TASK ITEM:
The output is the lines below from the one with "Do I need to" through the one with "The Curious Case Of Benjamin Button", both included, printed exactly and with no other line.

THE DATA:
● ● ● ● ●
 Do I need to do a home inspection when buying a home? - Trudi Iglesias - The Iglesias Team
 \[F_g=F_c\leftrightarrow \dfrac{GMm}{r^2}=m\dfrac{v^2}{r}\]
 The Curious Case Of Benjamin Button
● ● ● ● ●
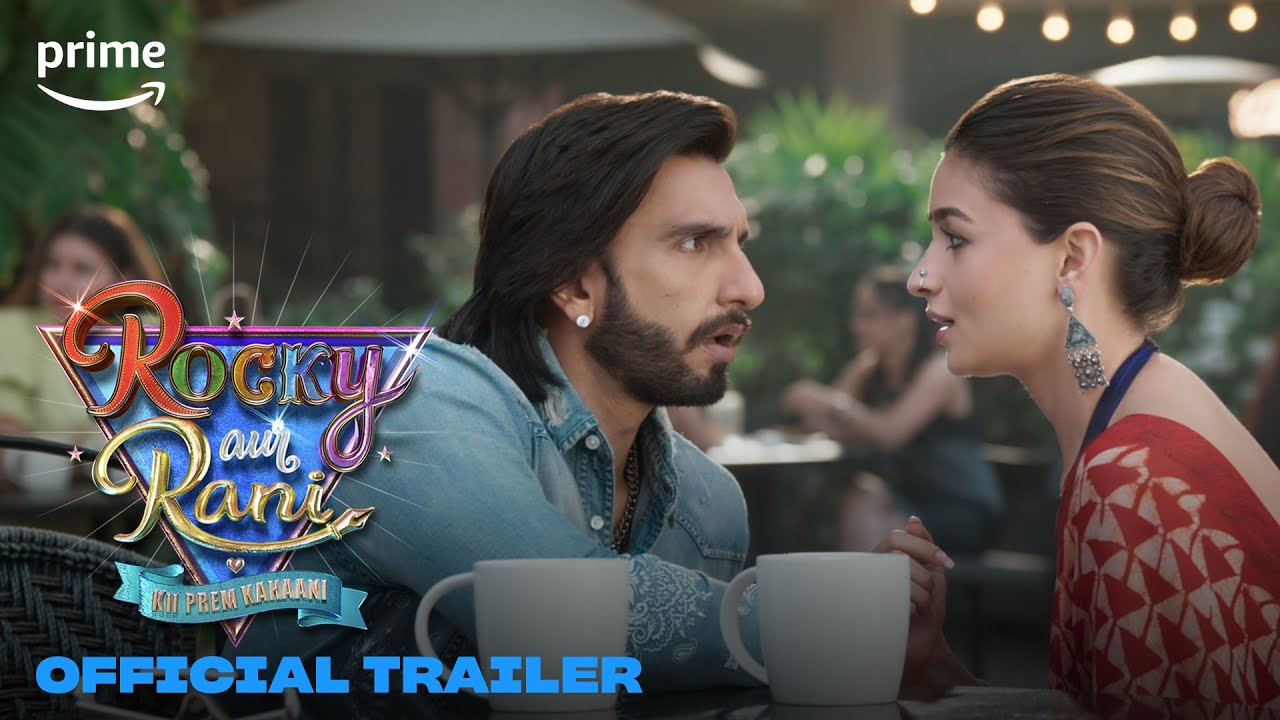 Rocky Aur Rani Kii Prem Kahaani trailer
● ● ● ● ●
ANSWER TO THIS PROBLEM:
 Do I need to do a home inspection when buying a home? - Trudi Iglesias - The Iglesias Team
 \[F_g=F_c\leftrightarrow \dfrac{GMm}{r^2}=m\dfrac{v^2}{r}\]
 The Curious Case Of Benjamin Button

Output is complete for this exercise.